My friend whose house I am sitting on's pot plants are somewhat beleaguered by the heat, and several have lost green to brown on the leaf front. I secretly think her niece who was here the last couple of weeks was a bit patchy with her pot watering, Hmm, handy hint - if you are going to house sit team style (ie the time is being shared amongst a few people), volunteer for the first slot rather than the last slot - less dead plant guilt :) But the niece did leave me lots of additional cute little instruction notes about how things work and where things are, which was nice.

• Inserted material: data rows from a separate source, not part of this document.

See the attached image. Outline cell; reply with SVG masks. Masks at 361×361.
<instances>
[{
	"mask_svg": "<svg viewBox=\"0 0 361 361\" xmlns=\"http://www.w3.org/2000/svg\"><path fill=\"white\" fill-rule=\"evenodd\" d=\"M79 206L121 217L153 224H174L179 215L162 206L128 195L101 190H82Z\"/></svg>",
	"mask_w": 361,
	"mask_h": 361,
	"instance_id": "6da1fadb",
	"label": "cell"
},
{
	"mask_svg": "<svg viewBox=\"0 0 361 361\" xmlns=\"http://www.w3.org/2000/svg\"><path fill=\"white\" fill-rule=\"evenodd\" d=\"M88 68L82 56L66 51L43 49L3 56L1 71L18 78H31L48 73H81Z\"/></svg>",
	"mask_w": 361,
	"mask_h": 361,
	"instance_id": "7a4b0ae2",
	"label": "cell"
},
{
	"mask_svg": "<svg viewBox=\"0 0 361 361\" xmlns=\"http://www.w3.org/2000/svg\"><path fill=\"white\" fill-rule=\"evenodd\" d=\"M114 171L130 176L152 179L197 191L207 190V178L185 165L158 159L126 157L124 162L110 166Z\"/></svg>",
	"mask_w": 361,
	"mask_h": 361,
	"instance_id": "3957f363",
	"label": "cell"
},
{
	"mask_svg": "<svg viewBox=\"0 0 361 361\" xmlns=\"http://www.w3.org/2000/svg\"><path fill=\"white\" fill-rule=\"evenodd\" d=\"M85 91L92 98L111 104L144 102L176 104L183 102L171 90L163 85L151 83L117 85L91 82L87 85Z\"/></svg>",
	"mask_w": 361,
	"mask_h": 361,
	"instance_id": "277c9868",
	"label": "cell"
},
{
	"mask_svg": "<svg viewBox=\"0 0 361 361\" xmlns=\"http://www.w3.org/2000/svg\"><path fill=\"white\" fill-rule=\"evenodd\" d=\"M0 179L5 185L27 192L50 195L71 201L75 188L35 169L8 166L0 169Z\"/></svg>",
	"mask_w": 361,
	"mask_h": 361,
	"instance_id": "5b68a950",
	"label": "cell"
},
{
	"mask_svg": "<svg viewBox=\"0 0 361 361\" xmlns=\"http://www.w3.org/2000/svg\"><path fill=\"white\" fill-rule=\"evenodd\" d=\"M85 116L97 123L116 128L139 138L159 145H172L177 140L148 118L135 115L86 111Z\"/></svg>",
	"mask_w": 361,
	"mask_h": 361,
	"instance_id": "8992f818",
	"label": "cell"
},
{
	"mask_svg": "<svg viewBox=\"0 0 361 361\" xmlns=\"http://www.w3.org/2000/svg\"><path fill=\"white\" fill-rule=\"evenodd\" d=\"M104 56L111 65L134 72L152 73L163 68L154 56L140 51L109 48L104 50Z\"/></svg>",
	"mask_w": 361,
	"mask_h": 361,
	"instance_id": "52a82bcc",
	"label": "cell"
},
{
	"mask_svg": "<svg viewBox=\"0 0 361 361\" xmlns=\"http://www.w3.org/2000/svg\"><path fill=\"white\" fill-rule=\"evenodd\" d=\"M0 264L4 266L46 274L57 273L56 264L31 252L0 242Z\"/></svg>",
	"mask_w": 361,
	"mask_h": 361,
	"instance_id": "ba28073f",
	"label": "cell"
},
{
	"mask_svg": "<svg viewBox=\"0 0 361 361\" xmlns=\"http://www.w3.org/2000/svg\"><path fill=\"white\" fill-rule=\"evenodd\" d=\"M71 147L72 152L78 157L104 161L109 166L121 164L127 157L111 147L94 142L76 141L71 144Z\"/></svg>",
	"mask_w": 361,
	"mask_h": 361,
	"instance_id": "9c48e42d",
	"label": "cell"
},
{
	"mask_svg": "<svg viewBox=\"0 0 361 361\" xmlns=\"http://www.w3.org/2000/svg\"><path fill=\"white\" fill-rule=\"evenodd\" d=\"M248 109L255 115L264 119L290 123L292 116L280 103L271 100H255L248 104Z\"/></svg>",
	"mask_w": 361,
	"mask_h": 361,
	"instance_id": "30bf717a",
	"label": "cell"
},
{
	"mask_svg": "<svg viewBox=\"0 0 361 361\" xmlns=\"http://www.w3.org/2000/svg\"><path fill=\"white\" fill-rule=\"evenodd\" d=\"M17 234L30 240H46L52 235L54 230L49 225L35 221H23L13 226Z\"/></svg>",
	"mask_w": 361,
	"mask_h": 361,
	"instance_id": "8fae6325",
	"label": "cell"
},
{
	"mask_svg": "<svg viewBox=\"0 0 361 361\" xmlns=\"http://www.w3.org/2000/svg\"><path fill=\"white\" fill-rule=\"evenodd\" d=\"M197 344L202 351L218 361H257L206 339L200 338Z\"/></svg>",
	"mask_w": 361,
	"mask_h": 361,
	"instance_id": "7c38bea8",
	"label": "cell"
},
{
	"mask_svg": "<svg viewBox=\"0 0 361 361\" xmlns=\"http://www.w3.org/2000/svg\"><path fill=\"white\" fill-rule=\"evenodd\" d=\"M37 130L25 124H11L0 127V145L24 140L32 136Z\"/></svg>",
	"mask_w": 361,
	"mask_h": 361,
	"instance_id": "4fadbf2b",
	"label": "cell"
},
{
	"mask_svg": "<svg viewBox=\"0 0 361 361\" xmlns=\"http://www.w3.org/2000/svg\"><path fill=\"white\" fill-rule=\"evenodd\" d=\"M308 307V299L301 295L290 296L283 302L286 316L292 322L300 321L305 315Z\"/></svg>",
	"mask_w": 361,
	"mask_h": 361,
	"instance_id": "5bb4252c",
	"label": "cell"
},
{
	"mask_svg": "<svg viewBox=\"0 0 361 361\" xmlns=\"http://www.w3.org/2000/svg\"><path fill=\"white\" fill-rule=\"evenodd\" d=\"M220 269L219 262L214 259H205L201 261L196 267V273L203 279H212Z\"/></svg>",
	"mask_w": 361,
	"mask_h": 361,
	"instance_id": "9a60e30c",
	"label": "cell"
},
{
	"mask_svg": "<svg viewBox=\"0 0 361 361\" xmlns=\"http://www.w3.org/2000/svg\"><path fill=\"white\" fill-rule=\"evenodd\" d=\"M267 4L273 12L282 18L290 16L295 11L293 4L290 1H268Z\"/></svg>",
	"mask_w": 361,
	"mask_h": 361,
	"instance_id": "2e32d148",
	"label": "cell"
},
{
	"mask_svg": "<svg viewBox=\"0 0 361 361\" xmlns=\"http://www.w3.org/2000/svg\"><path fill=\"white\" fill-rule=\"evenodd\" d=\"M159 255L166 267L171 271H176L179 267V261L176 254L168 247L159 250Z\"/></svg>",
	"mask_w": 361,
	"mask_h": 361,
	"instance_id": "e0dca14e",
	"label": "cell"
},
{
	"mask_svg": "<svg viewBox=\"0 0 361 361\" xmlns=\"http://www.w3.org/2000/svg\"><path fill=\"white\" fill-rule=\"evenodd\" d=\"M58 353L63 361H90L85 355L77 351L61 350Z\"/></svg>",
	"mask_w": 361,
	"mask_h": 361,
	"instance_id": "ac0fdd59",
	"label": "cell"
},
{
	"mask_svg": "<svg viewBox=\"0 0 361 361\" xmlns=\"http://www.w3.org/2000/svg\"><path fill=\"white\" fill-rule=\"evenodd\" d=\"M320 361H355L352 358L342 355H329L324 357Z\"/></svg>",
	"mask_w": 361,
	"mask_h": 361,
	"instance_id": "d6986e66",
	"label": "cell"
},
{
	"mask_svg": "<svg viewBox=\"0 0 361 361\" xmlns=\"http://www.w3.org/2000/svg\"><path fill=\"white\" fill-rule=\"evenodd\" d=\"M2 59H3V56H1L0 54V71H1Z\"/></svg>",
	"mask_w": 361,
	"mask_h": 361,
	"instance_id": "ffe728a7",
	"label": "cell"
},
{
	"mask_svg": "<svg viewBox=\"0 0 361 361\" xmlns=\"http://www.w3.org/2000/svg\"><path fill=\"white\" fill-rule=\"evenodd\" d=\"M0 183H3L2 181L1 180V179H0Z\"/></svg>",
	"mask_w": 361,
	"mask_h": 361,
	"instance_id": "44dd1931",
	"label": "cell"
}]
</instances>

Oh fuck it, it's totally too hot to write anymore. I think I'm going to go have a cool bath and read my book. More tales of housesitting later - including 'what am I doing wrong that the CD player wont work?', 'Can I really bring myself to watch one of the 4 dvds already here or will I brave the heat to head to the store to borrow one?' (prizes if anyone can guess what they are), 'Miniature Lassie dogs - will they save very small people from the broken down well?', 'Other people's bookshelves - what do they reveal about the person?', 'How come when I was at the shops I was clear that I would drink iced herbal tea and water all weekend and now I wish I'd bought some beer?' and the controversial 'Housesitting and cleaning for the visually sensitive - is it ever ok to rearrange things just a little...? aka 'Housesitting interior design challenges for the slightly OCD'.